Urinary leak is a well known complication after partial nephrectomy. We describe a case of a persistent urinary leak after Robot assisted nephron sparing surgery that failed to resolve after conservative treatments and was subsequently managed with computed tomography (CT) guided percutaneous cynoacrylate glue injection.



How to cite this article:
Gorsi U, Kumar S, Tyagi S, Sharma A. A novel approach to postrobot-assisted nephron-sparing surgery persistent urinary leak – Can we glue?. Indian J Urol 2020;36:62-4

How to cite this URL:
Gorsi U, Kumar S, Tyagi S, Sharma A. A novel approach to postrobot-assisted nephron-sparing surgery persistent urinary leak – Can we glue?. Indian J Urol [serial online] 2020 [cited 2020 Jul 15];36:62-4. Available from: http://www.indianjurol.com/text.asp?2020/36/1/62/274689



   Introduction Top


Postoperative urine leak was the most commonly reported complication of open partial nephrectomy (PN), with an incidence of 17.4%,[1]. Various robotic PN series have reported generally low urinary leak rates, with a range of 0.6%–2.5%.[2] We describe the successful use of percutaneous cyanoacrylate glue to resolve urinary fistula postrobot-assisted nephron-sparing surgery (RA NSS) that failed to respond to conventional treatment.


   Case Report Top


A 51-year-old male was incidentally detected with a left renal mass during a routine health examination and imaging. On further evaluation, a 4.3 cm × 3.4 cm × 3.2 cm-enhancing lesion was localized to the mid-upper pole of the left kidney in the anterolateral cortex. After routine workup, the patient was planned for RA NSS for this cT1bN0M0 lesion, with a RENAL nephrometry score of 6a.
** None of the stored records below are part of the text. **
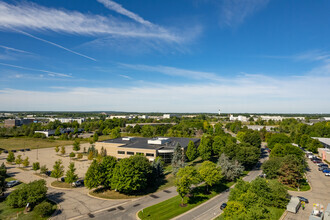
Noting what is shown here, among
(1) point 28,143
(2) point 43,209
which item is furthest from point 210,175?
(1) point 28,143

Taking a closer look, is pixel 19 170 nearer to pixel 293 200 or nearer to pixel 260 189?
pixel 260 189

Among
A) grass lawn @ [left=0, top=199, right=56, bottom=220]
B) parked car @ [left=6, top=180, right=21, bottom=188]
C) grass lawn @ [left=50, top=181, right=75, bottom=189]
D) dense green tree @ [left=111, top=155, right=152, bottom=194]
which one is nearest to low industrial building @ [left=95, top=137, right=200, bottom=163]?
dense green tree @ [left=111, top=155, right=152, bottom=194]

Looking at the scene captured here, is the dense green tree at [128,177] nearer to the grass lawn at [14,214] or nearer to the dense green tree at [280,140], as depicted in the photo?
the grass lawn at [14,214]

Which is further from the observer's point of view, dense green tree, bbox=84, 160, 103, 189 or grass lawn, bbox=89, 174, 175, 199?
dense green tree, bbox=84, 160, 103, 189

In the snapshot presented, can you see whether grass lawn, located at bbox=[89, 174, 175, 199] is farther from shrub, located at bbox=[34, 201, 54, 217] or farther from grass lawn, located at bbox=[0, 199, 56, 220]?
shrub, located at bbox=[34, 201, 54, 217]

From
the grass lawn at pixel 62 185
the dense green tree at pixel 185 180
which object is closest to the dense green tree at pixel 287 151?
the dense green tree at pixel 185 180

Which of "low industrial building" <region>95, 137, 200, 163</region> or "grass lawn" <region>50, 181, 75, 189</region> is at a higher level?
"low industrial building" <region>95, 137, 200, 163</region>
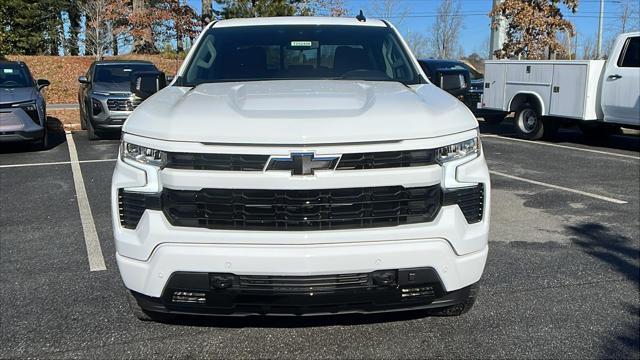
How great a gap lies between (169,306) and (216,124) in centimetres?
95

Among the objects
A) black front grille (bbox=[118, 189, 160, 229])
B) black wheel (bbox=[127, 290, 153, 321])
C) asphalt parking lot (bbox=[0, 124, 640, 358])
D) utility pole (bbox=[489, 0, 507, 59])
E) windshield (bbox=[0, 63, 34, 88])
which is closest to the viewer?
black front grille (bbox=[118, 189, 160, 229])

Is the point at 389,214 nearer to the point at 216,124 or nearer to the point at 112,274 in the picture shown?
the point at 216,124

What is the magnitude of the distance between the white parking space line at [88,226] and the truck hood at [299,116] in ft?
6.12

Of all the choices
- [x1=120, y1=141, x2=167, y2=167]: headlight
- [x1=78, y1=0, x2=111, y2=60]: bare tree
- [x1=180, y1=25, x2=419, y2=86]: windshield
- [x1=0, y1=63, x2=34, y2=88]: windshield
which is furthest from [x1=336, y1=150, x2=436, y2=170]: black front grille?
[x1=78, y1=0, x2=111, y2=60]: bare tree

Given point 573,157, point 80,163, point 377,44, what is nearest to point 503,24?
point 573,157

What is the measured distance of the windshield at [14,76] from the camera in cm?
1063

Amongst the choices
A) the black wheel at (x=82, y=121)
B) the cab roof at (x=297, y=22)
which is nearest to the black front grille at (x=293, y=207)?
the cab roof at (x=297, y=22)

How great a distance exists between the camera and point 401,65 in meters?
4.37

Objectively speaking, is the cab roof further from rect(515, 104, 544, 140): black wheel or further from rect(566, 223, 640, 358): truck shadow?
rect(515, 104, 544, 140): black wheel

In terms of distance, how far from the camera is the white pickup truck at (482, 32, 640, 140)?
35.1 feet

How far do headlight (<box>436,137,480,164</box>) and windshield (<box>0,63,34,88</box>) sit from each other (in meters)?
9.92

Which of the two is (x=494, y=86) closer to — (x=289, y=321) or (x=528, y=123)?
(x=528, y=123)

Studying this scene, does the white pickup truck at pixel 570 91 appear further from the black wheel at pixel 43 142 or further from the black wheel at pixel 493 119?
the black wheel at pixel 43 142

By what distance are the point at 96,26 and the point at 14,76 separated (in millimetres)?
12989
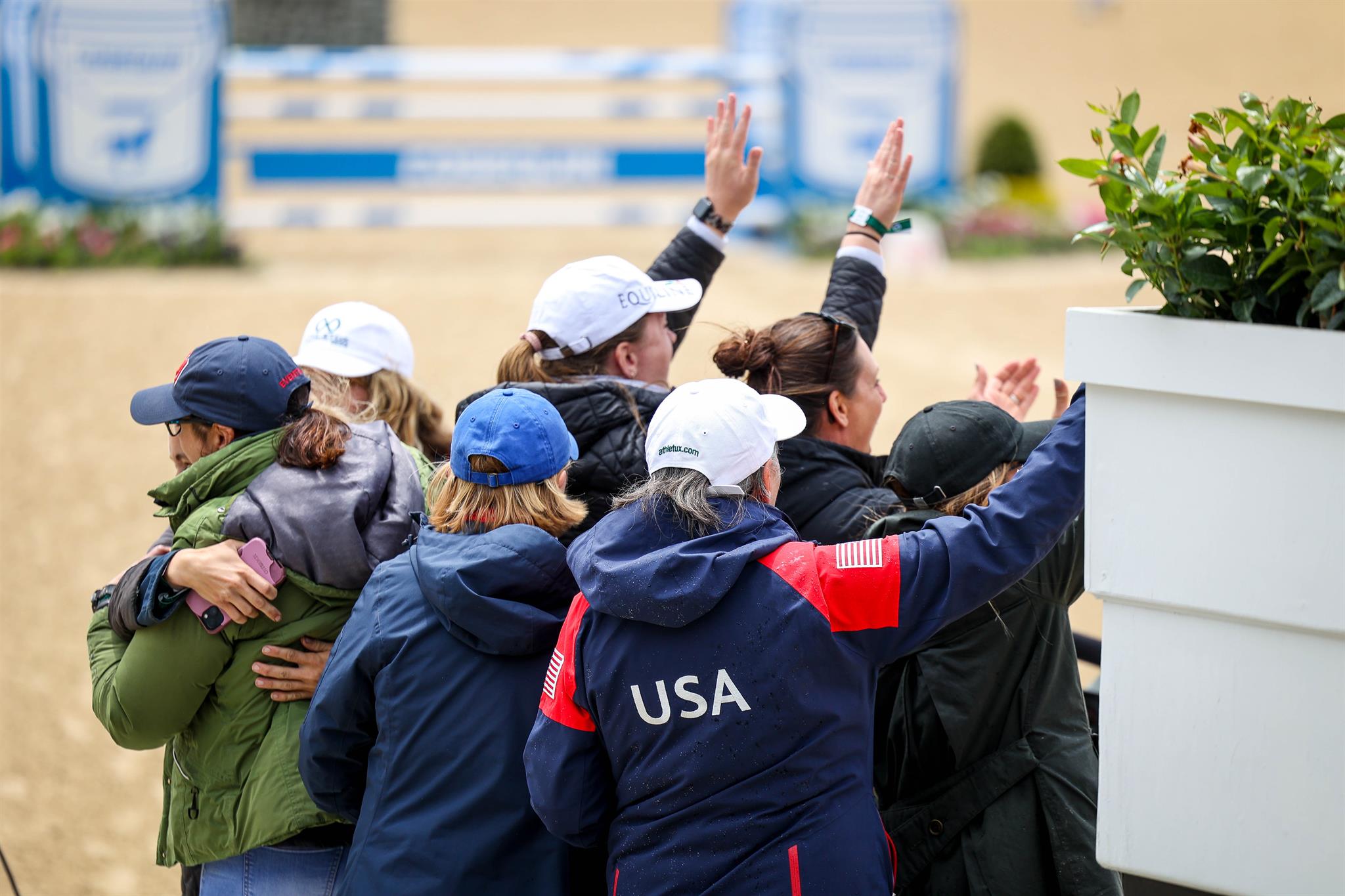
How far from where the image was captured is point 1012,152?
54.7 feet

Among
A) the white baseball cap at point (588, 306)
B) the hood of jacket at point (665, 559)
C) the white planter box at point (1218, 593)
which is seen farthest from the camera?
the white baseball cap at point (588, 306)

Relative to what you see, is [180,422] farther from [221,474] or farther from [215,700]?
[215,700]

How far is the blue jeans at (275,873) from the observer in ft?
7.64

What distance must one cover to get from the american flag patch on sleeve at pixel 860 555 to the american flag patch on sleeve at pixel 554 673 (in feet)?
1.49

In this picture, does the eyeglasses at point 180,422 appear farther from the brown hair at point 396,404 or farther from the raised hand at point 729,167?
the raised hand at point 729,167

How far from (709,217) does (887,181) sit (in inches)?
18.6

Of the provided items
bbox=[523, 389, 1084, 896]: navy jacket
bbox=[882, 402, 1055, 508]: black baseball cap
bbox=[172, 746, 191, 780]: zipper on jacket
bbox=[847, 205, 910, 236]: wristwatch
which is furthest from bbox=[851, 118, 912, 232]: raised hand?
bbox=[172, 746, 191, 780]: zipper on jacket

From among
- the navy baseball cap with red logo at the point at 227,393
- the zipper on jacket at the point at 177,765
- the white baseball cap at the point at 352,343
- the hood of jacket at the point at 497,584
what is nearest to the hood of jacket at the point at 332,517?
the navy baseball cap with red logo at the point at 227,393

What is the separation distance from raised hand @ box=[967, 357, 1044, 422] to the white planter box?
3.93 ft

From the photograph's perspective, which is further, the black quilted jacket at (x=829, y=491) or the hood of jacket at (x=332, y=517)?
the black quilted jacket at (x=829, y=491)

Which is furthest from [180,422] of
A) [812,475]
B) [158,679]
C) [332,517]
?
[812,475]

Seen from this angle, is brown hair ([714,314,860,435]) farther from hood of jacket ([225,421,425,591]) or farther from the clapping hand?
hood of jacket ([225,421,425,591])

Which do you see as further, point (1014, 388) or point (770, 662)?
point (1014, 388)

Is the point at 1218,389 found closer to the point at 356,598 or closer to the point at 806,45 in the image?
the point at 356,598
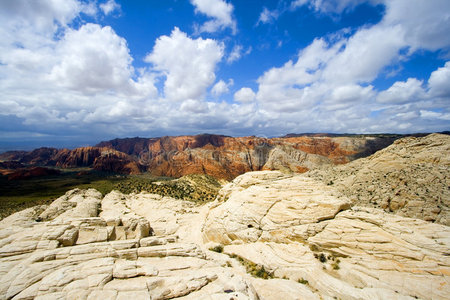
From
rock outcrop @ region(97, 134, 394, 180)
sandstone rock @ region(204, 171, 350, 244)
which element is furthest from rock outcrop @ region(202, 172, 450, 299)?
rock outcrop @ region(97, 134, 394, 180)

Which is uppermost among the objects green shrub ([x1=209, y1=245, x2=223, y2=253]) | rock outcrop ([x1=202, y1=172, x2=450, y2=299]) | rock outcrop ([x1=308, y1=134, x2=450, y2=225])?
rock outcrop ([x1=308, y1=134, x2=450, y2=225])

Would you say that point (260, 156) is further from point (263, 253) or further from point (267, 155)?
point (263, 253)

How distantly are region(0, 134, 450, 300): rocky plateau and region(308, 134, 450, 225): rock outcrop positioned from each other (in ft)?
0.77

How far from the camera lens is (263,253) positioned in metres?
21.2

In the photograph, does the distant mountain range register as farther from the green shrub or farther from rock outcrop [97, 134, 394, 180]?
the green shrub

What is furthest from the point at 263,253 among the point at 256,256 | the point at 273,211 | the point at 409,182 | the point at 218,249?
the point at 409,182

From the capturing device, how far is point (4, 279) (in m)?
13.2

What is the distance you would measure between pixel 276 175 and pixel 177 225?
21128 mm

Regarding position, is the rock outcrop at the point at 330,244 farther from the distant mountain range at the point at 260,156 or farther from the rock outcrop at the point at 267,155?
the rock outcrop at the point at 267,155

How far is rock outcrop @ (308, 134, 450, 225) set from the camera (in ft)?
77.8

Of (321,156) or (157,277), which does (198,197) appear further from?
(321,156)

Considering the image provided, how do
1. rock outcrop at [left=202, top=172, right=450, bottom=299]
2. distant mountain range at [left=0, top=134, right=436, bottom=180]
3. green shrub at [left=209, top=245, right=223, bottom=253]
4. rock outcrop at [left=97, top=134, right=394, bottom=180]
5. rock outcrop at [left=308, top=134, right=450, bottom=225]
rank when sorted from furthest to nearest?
1. distant mountain range at [left=0, top=134, right=436, bottom=180]
2. rock outcrop at [left=97, top=134, right=394, bottom=180]
3. green shrub at [left=209, top=245, right=223, bottom=253]
4. rock outcrop at [left=308, top=134, right=450, bottom=225]
5. rock outcrop at [left=202, top=172, right=450, bottom=299]

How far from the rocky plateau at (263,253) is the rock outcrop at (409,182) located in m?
0.23

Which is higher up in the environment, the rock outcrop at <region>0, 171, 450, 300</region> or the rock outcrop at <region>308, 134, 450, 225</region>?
the rock outcrop at <region>308, 134, 450, 225</region>
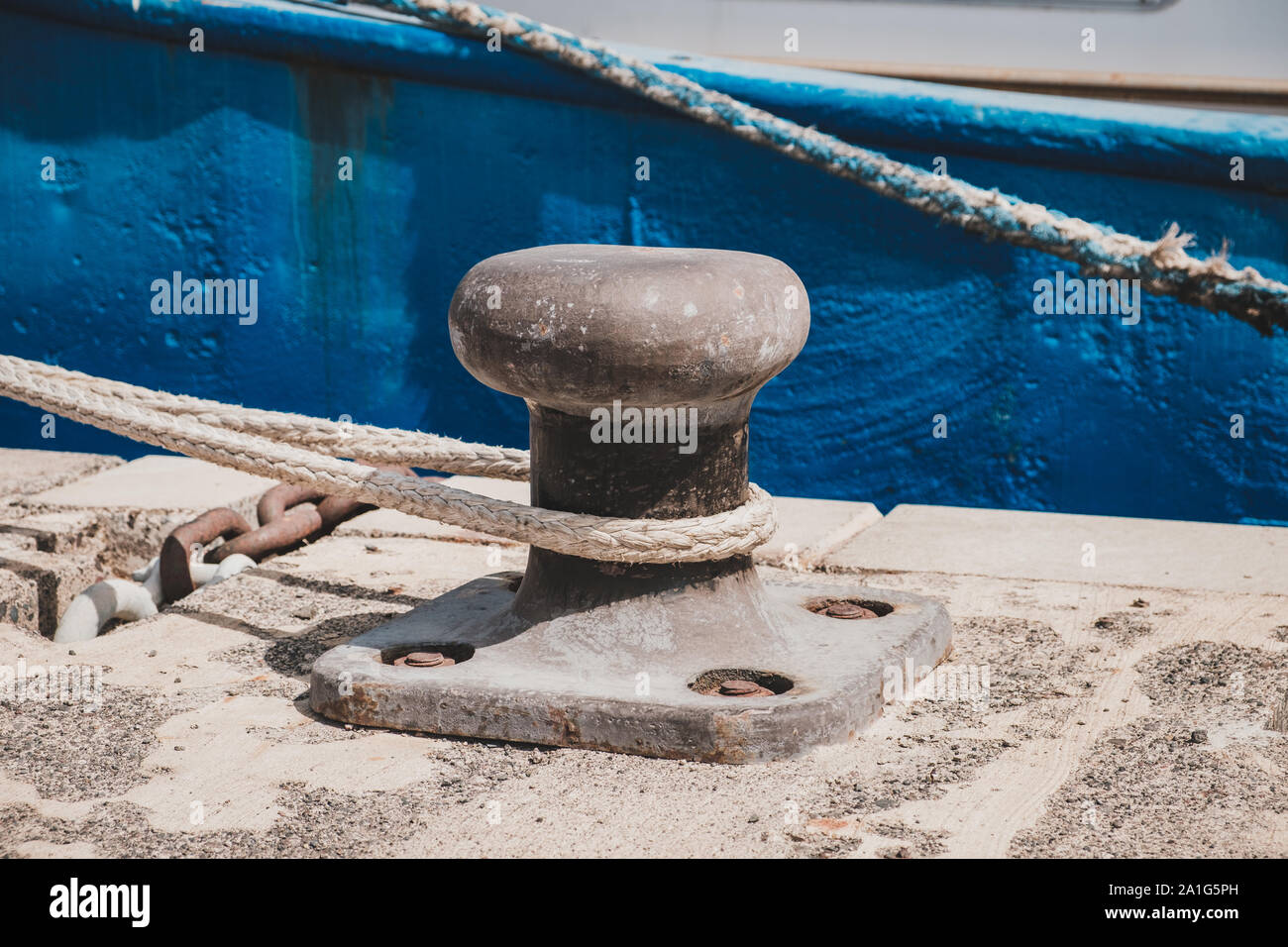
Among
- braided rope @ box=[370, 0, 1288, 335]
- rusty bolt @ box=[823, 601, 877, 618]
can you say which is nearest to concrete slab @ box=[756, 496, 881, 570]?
rusty bolt @ box=[823, 601, 877, 618]

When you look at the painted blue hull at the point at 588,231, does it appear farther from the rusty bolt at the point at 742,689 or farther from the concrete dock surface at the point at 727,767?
the rusty bolt at the point at 742,689

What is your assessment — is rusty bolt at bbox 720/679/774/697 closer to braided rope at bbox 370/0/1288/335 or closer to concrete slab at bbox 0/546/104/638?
concrete slab at bbox 0/546/104/638

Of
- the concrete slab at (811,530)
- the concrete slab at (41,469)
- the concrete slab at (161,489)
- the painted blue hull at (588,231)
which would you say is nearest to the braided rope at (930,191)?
the painted blue hull at (588,231)

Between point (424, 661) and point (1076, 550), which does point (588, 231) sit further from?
point (424, 661)

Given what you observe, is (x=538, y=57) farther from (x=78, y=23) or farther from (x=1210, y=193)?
(x=1210, y=193)

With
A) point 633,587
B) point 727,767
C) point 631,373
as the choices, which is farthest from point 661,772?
point 631,373

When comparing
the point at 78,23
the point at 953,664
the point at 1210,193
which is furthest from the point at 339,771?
the point at 78,23

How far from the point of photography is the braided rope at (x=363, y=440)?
2570mm

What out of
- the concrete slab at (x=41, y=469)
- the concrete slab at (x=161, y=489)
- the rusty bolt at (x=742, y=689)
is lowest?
the rusty bolt at (x=742, y=689)

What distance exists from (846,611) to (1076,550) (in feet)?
2.88

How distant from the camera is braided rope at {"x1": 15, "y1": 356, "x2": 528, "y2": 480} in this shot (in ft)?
8.43

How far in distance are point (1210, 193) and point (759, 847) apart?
2.59 metres

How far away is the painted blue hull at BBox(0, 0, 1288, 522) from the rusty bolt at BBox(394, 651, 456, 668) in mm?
1972

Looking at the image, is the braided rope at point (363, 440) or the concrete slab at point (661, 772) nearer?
the concrete slab at point (661, 772)
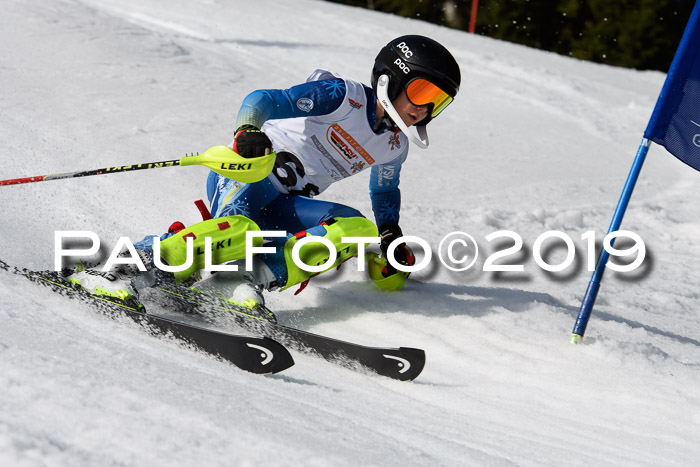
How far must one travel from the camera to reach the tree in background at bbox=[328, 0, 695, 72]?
1983cm

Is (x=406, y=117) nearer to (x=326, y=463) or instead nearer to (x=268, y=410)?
(x=268, y=410)

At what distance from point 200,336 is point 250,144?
2.68ft

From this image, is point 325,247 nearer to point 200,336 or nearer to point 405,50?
point 200,336

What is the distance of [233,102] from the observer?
301 inches

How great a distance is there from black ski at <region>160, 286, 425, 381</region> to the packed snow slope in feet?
0.22

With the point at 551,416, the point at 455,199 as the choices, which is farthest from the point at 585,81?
the point at 551,416

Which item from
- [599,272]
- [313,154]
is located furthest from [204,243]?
[599,272]

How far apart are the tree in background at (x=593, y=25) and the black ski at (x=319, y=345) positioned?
19.1 m

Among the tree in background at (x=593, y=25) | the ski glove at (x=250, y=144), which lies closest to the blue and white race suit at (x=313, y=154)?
the ski glove at (x=250, y=144)

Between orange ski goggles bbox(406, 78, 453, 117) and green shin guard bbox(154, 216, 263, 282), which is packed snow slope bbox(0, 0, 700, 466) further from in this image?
orange ski goggles bbox(406, 78, 453, 117)

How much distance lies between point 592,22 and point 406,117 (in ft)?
63.9

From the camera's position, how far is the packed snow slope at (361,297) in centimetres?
183

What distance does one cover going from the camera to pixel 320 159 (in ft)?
12.3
He underwent RA NSS under general anesthesia using the “da Vinci Si system” (Intuitive Surgical, Sunnyvale, CA, USA). The patient was in the right lateral position, and pneumoperitoneum created by a closed technique with a Veress needle. A 12-mm camera port was inserted 2 cm above the umbilicus in the midline. Two robotic ports along with one assistant port were inserted. Single renal vein and two renal arteries were identified at the hilum, and conventional clamping of both arteries and vein was done, with a warm ischemia time of 17 min. A pelvicalyceal system breach was detected intraoperatively, and renorrhaphy was done in three layers. The total operative time was 2 h.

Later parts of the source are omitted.